Fast zwei Drittel der Schulleiter gaben laut der Gewerkschaft an, dass es an ihren Schulen innerhalb der vergangenen fünf Jahre zu psychischer Gewalt gegen Lehrer gekommen war. Damit hätten bundesweit rund 20.000 Schulen psychische Gewalt gegen Lehrer verzeichnet. Zu Cybermobbing oder körperlicher Gewalt sei es an zehntausend Schulen gekommen - dies meldete demnach rund ein Drittel der Schulleiter zurück. Gewalttaten gegen Lehrkräfte blieben damit laut VBE weiterhin auf einem hohen Niveau.
Wie stark Lehrer von Gewalt betroffen sind, hängt dabei sehr von der Schulform ab. Laut Umfrage erfuhren Lehrer an drei von vier Förder- und Sonderschulen körperliche Gewalt. An Gymnasien wurde dies nur an sechs Prozent der Schulen festgestellt. Der Anteil an psychischer Gewalt war hingegen bei Haupt-, Real- und Gesamtschulen mit einem Anteil von 55 Prozent am höchsten, gefolgt von Gymnasien mit 45 Prozent. An den Sonderschulen gebe es dagegen eher selten psychische Gewalttaten.
Betroffene Lehrer würden bei Gewalterfahrungen oft ungenügend unterstützt. Rund ein Drittel der Schulleitungen gab an, dass Fälle von Gewalt nur zum Teil oder gar nicht aufgefangen werden konnten. Der Grund liege darin, dass Eltern und Schüler oft nicht einsichtig seien. Meist scheitere es jedoch auch am bürokratischen Aufwand, Gewaltvorfälle zu melden. Ohnehin seien Lehrer durch die Fülle ihrer Aufgaben bereits stark belastet. Zudem hätten 19 Prozent der Schulleiter angegeben, dass die Meldung von Gewaltfällen bei der Schulverwaltung nicht gewünscht sei.

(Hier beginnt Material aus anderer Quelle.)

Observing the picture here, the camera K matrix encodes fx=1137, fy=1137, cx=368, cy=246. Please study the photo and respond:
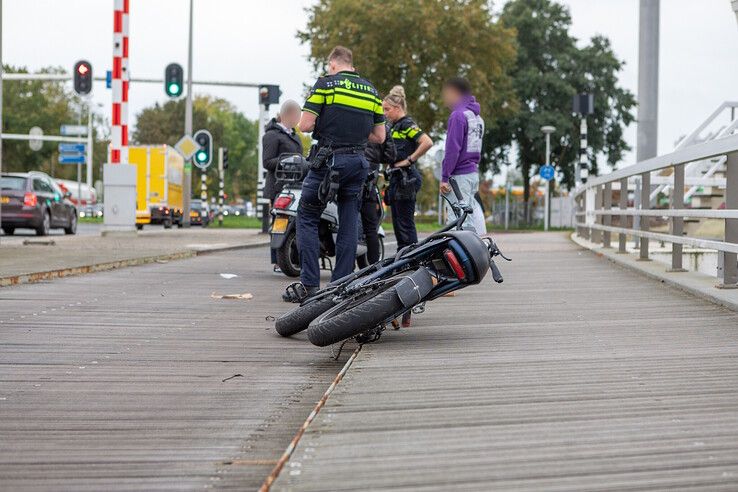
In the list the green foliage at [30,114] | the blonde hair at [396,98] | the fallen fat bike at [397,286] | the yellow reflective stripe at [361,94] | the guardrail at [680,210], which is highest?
the green foliage at [30,114]

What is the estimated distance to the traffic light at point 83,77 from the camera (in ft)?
105

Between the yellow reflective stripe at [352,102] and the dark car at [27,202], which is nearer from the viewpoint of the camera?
the yellow reflective stripe at [352,102]

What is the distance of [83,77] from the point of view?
32219mm

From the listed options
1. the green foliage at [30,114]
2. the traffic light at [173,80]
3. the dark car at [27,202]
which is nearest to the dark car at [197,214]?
the traffic light at [173,80]

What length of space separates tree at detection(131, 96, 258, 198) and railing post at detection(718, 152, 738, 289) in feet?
251

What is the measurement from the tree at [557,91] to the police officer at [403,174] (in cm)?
5013

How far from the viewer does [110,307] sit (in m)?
9.01

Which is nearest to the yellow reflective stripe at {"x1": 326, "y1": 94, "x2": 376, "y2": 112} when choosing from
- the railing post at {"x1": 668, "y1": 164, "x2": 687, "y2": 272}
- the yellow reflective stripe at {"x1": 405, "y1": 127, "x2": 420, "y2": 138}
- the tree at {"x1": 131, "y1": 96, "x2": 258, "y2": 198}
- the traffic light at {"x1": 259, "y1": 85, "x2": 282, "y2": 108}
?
the yellow reflective stripe at {"x1": 405, "y1": 127, "x2": 420, "y2": 138}

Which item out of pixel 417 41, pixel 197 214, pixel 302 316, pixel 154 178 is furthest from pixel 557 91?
pixel 302 316

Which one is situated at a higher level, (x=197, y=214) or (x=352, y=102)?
(x=352, y=102)

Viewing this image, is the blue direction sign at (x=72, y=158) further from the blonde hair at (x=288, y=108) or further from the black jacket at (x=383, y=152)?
the black jacket at (x=383, y=152)

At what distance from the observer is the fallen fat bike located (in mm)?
6137

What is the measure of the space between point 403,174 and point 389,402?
21.1ft

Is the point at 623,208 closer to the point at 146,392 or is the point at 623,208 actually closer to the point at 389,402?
the point at 146,392
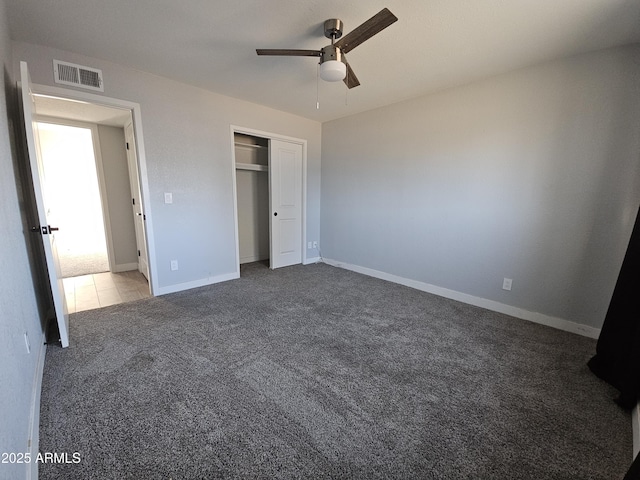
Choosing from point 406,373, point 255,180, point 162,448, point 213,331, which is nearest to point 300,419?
point 162,448

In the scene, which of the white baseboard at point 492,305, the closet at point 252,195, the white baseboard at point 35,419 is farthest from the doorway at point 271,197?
the white baseboard at point 35,419

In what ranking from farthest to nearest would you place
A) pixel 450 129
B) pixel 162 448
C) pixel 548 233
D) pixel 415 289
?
pixel 415 289, pixel 450 129, pixel 548 233, pixel 162 448

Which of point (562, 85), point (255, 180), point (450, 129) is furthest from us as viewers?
point (255, 180)

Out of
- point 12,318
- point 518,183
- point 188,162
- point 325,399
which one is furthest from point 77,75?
point 518,183

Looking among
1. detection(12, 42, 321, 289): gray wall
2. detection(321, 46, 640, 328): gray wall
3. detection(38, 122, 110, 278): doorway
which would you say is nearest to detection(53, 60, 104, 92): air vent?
detection(12, 42, 321, 289): gray wall

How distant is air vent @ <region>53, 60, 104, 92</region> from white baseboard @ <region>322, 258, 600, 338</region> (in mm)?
3916

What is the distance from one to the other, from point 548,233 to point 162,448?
11.4 ft

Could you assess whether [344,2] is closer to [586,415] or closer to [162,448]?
[162,448]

"Wenn Gewaltvorfälle vom Dienstherren ignoriert werden oder die Meldung von den Schulbehörden nicht gewünscht ist, ist das schlichtweg ein Skandal", erklärte der VBE-Bundesvorsitzende Udo Beckmann. Der Schutz der Lehrkräfte müsse dringend auf die politische Agenda.
Dabei gehört laut VBE der Lehrermangel weiterhin zu den größten Problemen an deutschen Schulen. Dies hätten 69 Prozent der Schulleiter angegeben. Die daraus resultierende Arbeitsbelastung und den Zeitmangel hätten 34 Prozent als größtes Problem gemeldet. Aufgrund der Arbeitsumstände sank bei den Schulleitern zudem ihre Zufriedenheit mit ihrer Tätigkeit. Nur noch 79 Prozent der Schulleiter gaben an, ihren Job gern auszuüben. Im Jahr 2019 waren es noch 96 Prozent gewesen.
Seit 2016 lässt die Lehrergewerkschaft VBE Schulleitungen in regelmäßigen Abständen nach ihrer Zufriedenheit befragen. Die Ergebnisse der diesjährigen Erhebung wurden anlässlich der Eröffnung des Deutschen Schulleitungskongresses in Düsseldorf veröffentlicht.